I think the crucial detail is that we can fail gup(), while we cannot
ever fail kmap() or whatever else a device needs to do.
> > --- a/mm/page-writeback.c
> > +++ b/mm/page-writeback.c
> > @@ -2764,7 +2764,7 @@ int test_clear_page_writeback(struct page *page)
> > int __test_set_page_writeback(struct page *page, bool keep_write)
> > {
> > struct address_space *mapping = page_mapping(page);
> > - int ret;
> > + int ret, access_ret;
> >
> > lock_page_memcg(page);
> > if (mapping && mapping_use_writeback_tags(mapping)) {
> > @@ -2807,6 +2807,13 @@ int __test_set_page_writeback(struct page *page, bool keep_write)
> > inc_zone_page_state(page, NR_ZONE_WRITE_PENDING);
> > }
> > unlock_page_memcg(page);
> > + access_ret = arch_make_page_accessible(page);
> > + /*
> > + * If writeback has been triggered on a page that cannot be made
> > + * accessible, it is too late to recover here.
> > + */
> > + VM_BUG_ON_PAGE(access_ret != 0, page);
> > +
> > return ret;
> >
> > }
>
> I think this one really shows the cracks in the approach. Pages being
> swapped *don't* have get_user_pages() done on them since we've already
> got the physical page at the time writeback and aren't looking at PTEs.

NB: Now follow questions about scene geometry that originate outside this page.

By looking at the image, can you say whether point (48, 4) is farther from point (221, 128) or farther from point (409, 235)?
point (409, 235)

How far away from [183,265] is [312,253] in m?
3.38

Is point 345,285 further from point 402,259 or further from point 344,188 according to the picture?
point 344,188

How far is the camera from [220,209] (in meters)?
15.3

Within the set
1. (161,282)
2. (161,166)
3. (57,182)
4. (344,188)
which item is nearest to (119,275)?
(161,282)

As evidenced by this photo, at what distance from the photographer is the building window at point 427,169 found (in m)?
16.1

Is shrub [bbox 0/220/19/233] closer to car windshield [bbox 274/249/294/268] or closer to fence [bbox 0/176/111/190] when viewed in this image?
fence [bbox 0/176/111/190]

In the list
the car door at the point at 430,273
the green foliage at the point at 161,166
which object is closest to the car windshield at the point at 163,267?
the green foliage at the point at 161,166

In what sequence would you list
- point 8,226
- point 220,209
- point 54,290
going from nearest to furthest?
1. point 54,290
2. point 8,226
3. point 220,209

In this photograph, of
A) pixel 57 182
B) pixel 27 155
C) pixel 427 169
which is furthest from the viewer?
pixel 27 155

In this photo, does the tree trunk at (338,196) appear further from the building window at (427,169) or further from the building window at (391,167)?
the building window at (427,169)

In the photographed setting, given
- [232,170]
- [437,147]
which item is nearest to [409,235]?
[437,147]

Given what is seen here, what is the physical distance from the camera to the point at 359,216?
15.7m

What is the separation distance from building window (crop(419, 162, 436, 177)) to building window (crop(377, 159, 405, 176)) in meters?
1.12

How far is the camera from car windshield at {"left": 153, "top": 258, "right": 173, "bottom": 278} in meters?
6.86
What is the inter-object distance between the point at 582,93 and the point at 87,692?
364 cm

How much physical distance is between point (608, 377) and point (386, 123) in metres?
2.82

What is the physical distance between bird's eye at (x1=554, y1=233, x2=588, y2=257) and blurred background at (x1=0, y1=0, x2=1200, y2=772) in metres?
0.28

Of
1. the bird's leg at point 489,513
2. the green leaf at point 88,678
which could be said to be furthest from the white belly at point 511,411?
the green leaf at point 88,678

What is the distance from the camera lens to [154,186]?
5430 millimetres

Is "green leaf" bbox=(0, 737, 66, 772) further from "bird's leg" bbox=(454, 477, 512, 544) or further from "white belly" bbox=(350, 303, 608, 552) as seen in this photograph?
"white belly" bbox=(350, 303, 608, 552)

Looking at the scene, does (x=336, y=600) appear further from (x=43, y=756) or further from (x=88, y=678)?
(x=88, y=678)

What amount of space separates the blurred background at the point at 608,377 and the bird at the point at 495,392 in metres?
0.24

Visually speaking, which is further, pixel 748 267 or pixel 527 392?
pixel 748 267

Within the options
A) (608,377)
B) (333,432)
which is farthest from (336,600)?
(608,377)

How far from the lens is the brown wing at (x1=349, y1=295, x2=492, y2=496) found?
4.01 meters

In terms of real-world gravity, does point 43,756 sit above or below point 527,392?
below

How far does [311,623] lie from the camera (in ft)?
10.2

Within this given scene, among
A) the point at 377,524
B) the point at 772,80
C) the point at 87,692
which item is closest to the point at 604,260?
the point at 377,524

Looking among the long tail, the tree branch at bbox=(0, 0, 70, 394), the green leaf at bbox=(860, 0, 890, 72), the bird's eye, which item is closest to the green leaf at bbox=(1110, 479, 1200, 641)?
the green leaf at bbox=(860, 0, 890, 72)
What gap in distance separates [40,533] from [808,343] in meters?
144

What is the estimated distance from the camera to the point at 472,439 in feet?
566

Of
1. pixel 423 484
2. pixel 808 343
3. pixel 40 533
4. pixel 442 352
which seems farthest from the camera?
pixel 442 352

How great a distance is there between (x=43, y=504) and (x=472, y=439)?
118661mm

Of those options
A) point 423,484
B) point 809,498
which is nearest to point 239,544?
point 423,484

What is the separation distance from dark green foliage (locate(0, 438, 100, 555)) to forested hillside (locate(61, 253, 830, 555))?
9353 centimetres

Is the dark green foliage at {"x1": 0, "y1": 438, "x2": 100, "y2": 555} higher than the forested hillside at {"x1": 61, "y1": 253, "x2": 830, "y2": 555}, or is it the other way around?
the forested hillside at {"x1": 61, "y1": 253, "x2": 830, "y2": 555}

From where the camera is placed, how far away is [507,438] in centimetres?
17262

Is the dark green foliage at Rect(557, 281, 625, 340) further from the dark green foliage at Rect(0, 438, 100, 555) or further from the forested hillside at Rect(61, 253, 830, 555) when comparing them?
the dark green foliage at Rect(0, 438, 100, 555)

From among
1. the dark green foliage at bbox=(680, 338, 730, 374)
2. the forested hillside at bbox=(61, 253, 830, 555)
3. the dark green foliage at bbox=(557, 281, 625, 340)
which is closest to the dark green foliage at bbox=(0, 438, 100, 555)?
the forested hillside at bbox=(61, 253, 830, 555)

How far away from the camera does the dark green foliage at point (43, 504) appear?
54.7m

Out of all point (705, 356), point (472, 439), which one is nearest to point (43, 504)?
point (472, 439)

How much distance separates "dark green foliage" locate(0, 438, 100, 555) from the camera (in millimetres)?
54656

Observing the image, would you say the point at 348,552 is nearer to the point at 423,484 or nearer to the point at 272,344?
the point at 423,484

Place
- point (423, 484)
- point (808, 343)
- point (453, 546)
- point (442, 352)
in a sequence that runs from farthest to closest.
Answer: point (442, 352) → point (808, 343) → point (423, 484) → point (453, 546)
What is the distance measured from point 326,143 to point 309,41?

I suspect this happens because FOLL_TOUCH or something later does
set_page_dirty() on the page, which then eventually gets it in
writeback.
Failing gup() ealier, should ensure the above VM_BUG never happens,
unless someone is doing dodgy things.
> Why do I care?
>
> I was looking at AMD's SEV (Secure Encrypted Virtualization) code which
> is in the kernel which shares some implementation details with the
> not-in-the-tree Intel MKTME. SEV currently has a concept of guest pages
> being encrypted and being gibberish to the host, plus a handshake to
> share guest-selected pages. Some of the side-effects of exposing the
> gibberish to the host aren't great (I think it can break cache coherency
> if a stray write occurs) and it would be nice to get better behavior.
>
> But, to get better behavior, the host kernel might need to remove pages
> from its direct map, making them inaccessible.
But for SEV we would actually need to fail this
arch_make_page_acesssible() thing, right? The encrypted guest pages
cannot be sanely accessed by the host IIRC, ever. Isn't their encryption
key linked to the phys addr of the page?
> I was hoping to reuse
> arch_make_page_accessible() for obvious reasons. But, get_user_pages()
> is not the right spot to map pages because they might not *ever* be
> accessed by the CPU, only devices.
I'm confused, why does it matter who accesses it? The point is that they
want to access it through this vaddr/mapping.